UCLA student turns love of plants, pets into successful small business
Second-year world arts and cultures student Chang Zhou sells commissioned pet portraits and planters in her store, Jupiter’s Plantarium, run via social media platforms. (Photo illustration by Sakshi Joglekar/Daily Bruin staff and Eunice Hong/Daily Bruin)
By Ashley Kim
May 17, 2021 7:05 p.m.
This post was updated May 23 at 6:52 p.m.
Jupiter’s Plantarium revels in earthly creatures.
A store run by second-year world arts and cultures student Chang Zhou, Jupiter’s Plantarium is named after her orange cat named Jupiter, who is frequently seen on the shop’s Instagram page. Through Instagram and Depop, Zhou sells plants with custom planters and paintings that often feature cats and dogs. Born out of an overflow of her family’s plants, Zhou said the women in her family encouraged her to create Jupiter’s Plantarium.
“Through the encouragement of my mom and my two aunts, (Jupiter’s Plantarium) has become this place where I paint things,” Zhou said. “And people thankfully appreciate them enough to buy them.
Zhou said her mother first suggested she sell some of the family’s plants through social media to manage the excess in their home. One of Zhou’s aunts – who sells succulents and planters at a swap meet – urged her to sell planters while another aunt asked Zhou to paint her dog, which Zhou said soon led to a steady stream of dog painting requests. She said her parents’ green thumb and affinity for nature influences the nature-centric theme of the pieces she produces.

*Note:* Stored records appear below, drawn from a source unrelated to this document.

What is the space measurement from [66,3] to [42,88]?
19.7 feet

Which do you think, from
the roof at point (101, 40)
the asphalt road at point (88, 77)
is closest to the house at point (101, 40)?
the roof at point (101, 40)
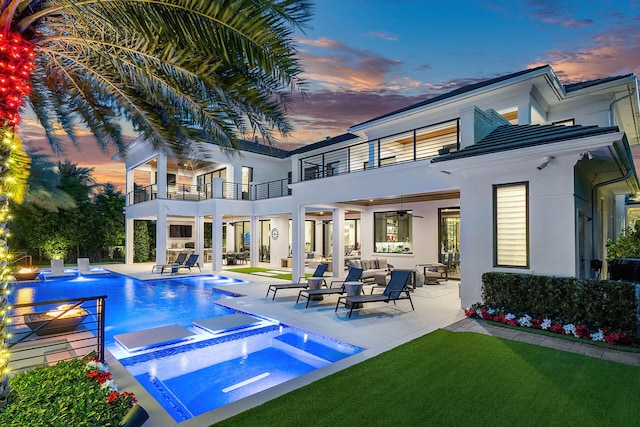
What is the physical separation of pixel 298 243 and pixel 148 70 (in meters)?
12.1

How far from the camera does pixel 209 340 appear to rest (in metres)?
8.34

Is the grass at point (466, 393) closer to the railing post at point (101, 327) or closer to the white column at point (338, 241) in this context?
the railing post at point (101, 327)

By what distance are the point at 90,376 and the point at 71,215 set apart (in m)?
29.9

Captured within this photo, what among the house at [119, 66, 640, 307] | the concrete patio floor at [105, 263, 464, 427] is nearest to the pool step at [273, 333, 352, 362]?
the concrete patio floor at [105, 263, 464, 427]

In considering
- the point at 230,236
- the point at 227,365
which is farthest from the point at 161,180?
the point at 227,365

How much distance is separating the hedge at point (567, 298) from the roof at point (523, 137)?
10.2ft

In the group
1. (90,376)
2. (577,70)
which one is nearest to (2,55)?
(90,376)

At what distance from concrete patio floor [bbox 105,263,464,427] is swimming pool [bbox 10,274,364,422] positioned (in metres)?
0.43

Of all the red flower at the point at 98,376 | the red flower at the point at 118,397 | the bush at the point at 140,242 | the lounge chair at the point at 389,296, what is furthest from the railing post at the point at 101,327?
the bush at the point at 140,242

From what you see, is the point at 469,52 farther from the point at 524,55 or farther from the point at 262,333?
the point at 262,333

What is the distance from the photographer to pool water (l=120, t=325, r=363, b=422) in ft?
18.5

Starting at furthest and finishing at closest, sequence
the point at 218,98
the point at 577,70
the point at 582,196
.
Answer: the point at 577,70, the point at 582,196, the point at 218,98

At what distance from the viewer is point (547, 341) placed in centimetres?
716

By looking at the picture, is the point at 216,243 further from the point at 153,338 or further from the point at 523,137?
the point at 523,137
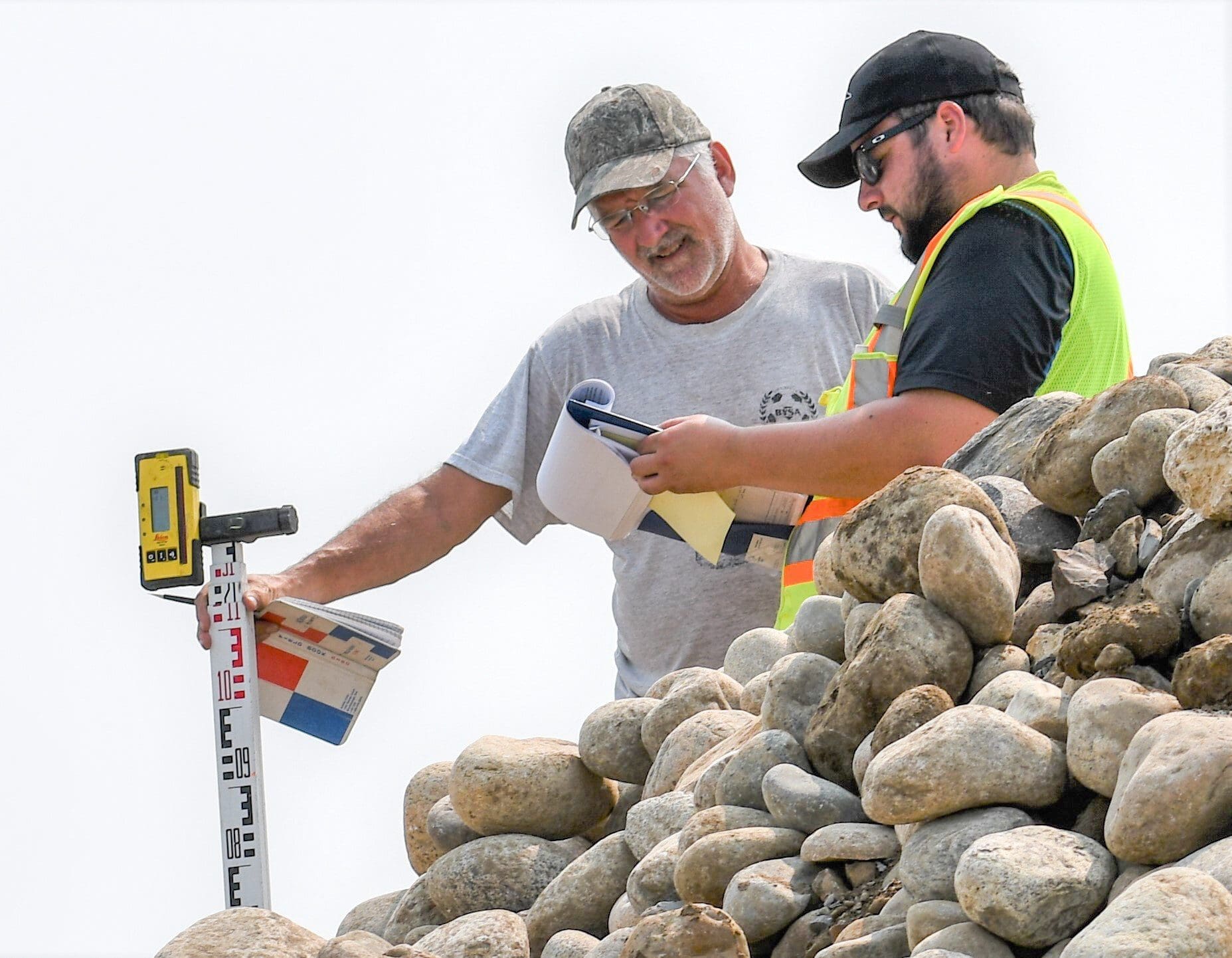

For Zhou’s friend, first-year art history student Elizabeth Haan, the nature motif reflects the prominence of plants in Zhou’s life. The details Zhou incorporates in her work, whether it be in her pottery or small figures in paintings, are reflective of Zhou as a person, Haan said. The little designs Zhou sprinkles through her art, such as mushroom patterns on the head wraps of cat portraits, stand out to Haan as expressions of Zhou’s environment.
“Her ability to include small details is really nice,” Haan said. “What makes her cat portraits look even cuter is that (they look like they have) real fur and real texture and fabric.”
These cat portraits feature different kinds of cats in a variety of colorful headscarf wraps, which Zhou calls “babushkats,” a play on the word “babushka,” a type of headscarf. She said she was inspired by pictures of people’s pets in headscarves to paint her own cat in a headscarf, and when she posted a picture of her painting, requests for commissions started to come in.
“Like a lot of things with Jupiter’s Plantarium, this just went with the flow very naturally,” Zhou said. “I think it’s impossible to force people to want to buy something, so I think I slowly went where the demand was.”
More technically, Zhou said managing Jupiter’s Plantarium has given her an insider’s perspective into small businesses and the work that goes into maintaining one. As a small-business owner, she takes part in every aspect of the work – from creation to promotion – which she said has given her a greater appreciation for small-business owners.
“I learned through this experience that small businesses really do everything on their own,” Zhou said. “I take my own pictures. I make my own products. Customer service is me. Packaging is me. Shipping is me.”
However, she said the selling process is mostly straightforward because the business is still young and for now, the best advertising is by word-of-mouth and posts from customers. Managing every aspect of a business can be complicated, but she said using social media platforms, such as Reddit, has fostered a sense of community where she could get help, support and encouragement.
This layered understanding of the market is something Zhou’s friend and second-year world arts and cultures student Cristina Williams said shows Zhou’s artistic expertise goes beyond her craft itself. Zhou’s work displays technical prowess in terms of color theory and proportions, but Williams said the discussions the pair have about the business aspects of art show the depth of her insight.
“Her and I have had some interesting conversations about the monetization of art versus the creation of art,” Williams said. “I really see her paving a way and bridging the gaps between the fears of monetizing your art and the embracement of it and how it can be more accessible to other people, especially UCLA students.”
The smallest interactions from customers – likes, comments, messages – are greatly appreciated, Zhou said. For Zhou, it does not matter if people buy her work or just follow Jupiter’s Plantarium page – she said she is simply grateful there are people out there who enjoy her work.
“I’m very passionate about my art, and I’m so thankful that I get to share it with people and make a little store out of it,” Zhou said.